+++ Records to process

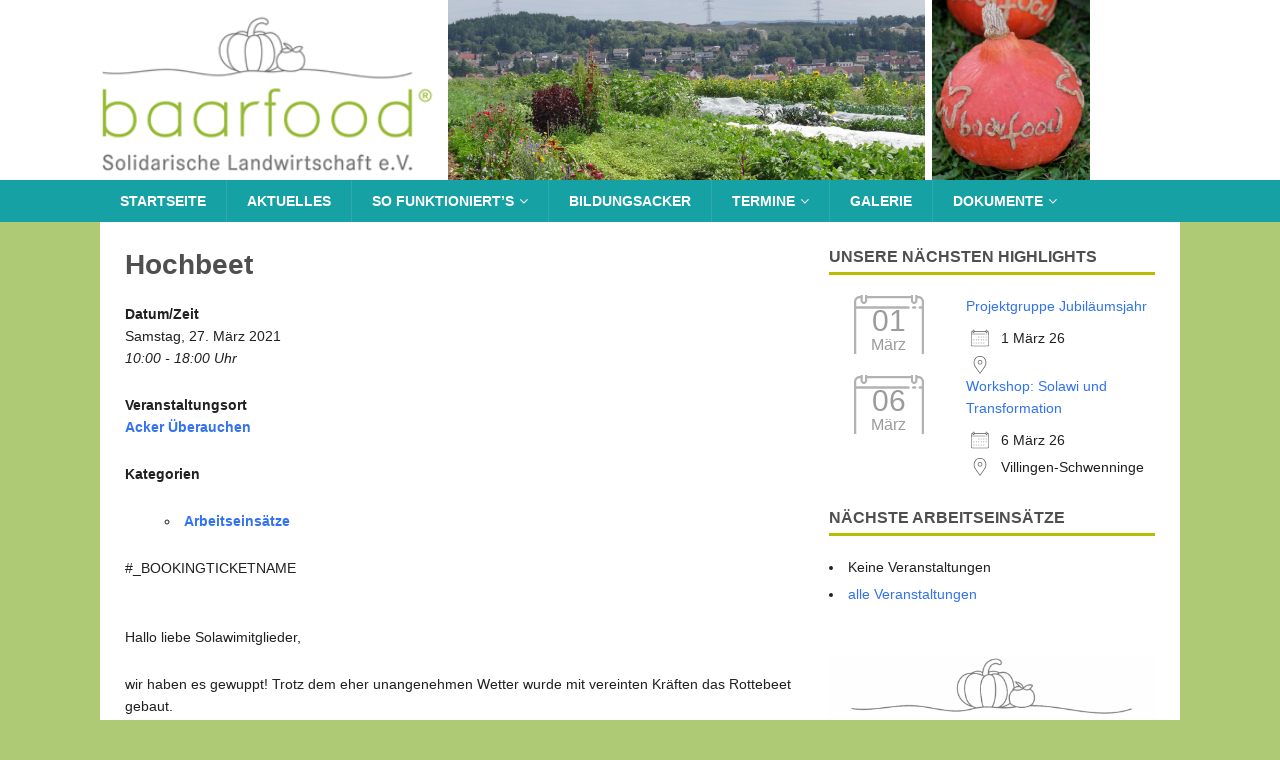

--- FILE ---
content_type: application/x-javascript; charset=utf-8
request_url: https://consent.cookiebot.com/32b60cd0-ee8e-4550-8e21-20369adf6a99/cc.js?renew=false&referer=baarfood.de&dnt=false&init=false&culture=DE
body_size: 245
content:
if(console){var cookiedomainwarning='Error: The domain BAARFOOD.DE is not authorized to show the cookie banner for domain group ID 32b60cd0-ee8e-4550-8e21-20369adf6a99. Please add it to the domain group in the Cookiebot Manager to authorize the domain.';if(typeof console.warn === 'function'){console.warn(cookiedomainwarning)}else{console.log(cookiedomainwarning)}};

++++++
+++ Records to process

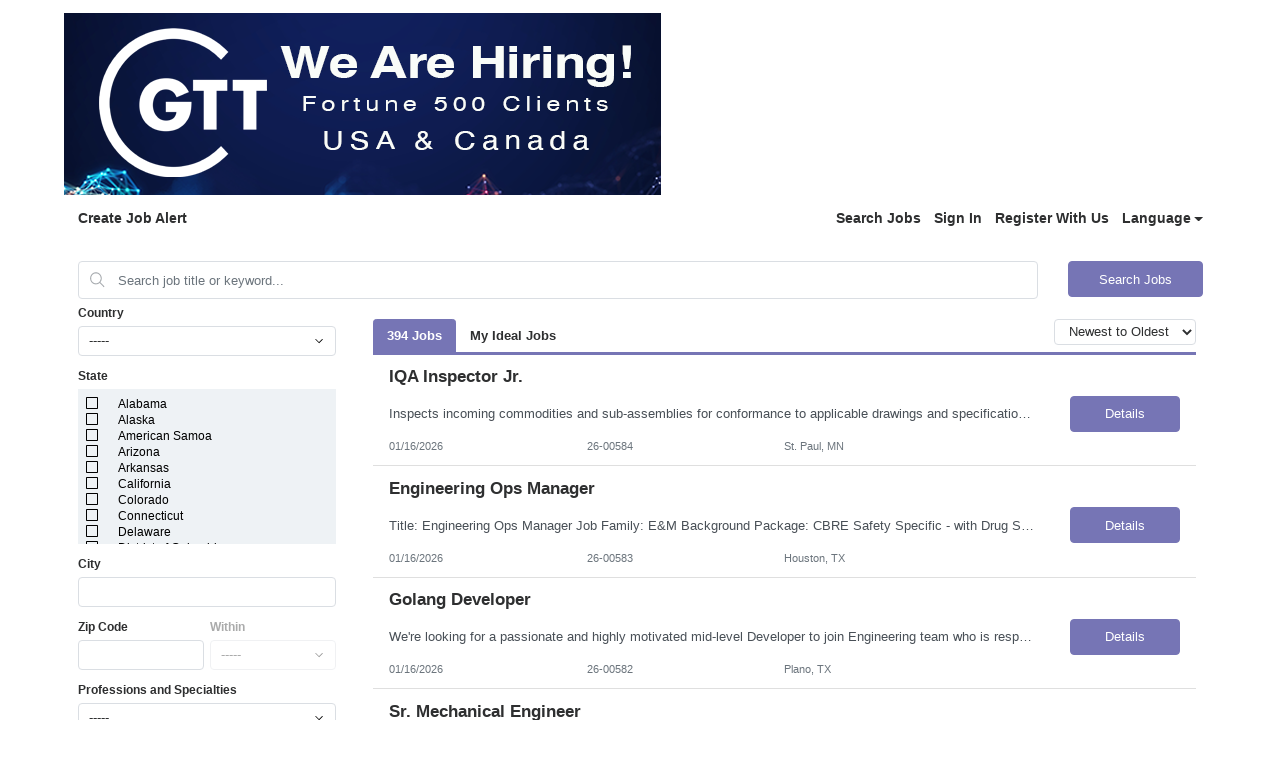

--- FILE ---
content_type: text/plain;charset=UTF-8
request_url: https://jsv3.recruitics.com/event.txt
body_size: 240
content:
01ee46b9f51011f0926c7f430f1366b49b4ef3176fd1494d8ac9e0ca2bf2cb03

++++++
+++ Records to process

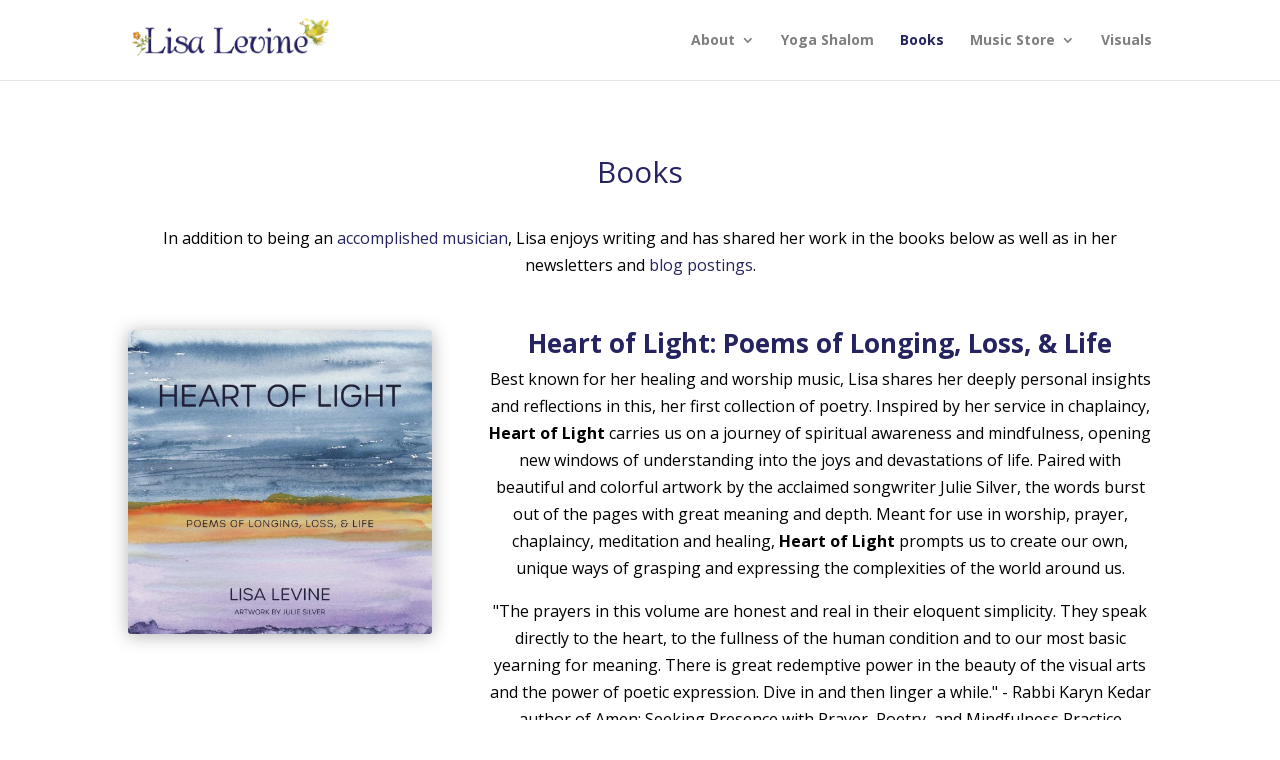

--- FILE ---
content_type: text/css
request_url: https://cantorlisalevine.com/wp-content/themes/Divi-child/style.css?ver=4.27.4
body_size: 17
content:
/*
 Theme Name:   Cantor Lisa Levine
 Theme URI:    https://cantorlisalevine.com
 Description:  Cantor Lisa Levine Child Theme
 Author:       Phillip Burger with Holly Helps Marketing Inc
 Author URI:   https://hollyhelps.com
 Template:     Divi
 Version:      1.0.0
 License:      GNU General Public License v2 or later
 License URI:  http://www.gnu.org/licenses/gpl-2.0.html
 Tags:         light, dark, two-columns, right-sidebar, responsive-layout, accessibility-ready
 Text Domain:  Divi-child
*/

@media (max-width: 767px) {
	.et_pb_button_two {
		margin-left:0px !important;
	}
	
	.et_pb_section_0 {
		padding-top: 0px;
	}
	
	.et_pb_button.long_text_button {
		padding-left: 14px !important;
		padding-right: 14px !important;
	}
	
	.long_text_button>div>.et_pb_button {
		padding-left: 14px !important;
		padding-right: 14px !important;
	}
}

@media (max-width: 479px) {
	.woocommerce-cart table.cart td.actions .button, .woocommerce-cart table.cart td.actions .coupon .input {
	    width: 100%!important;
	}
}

++++++

* Task brief
Return every line above that contains the word "https".

* Answer to the exercise
request_url: https://consent.cookiebot.com/32b60cd0-ee8e-4550-8e21-20369adf6a99/cc.js?renew=false&referer=baarfood.de&dnt=false&init=false&culture=DE
request_url: https://jsv3.recruitics.com/event.txt
request_url: https://cantorlisalevine.com/wp-content/themes/Divi-child/style.css?ver=4.27.4
 Theme URI:    https://cantorlisalevine.com
 Author URI:   https://hollyhelps.com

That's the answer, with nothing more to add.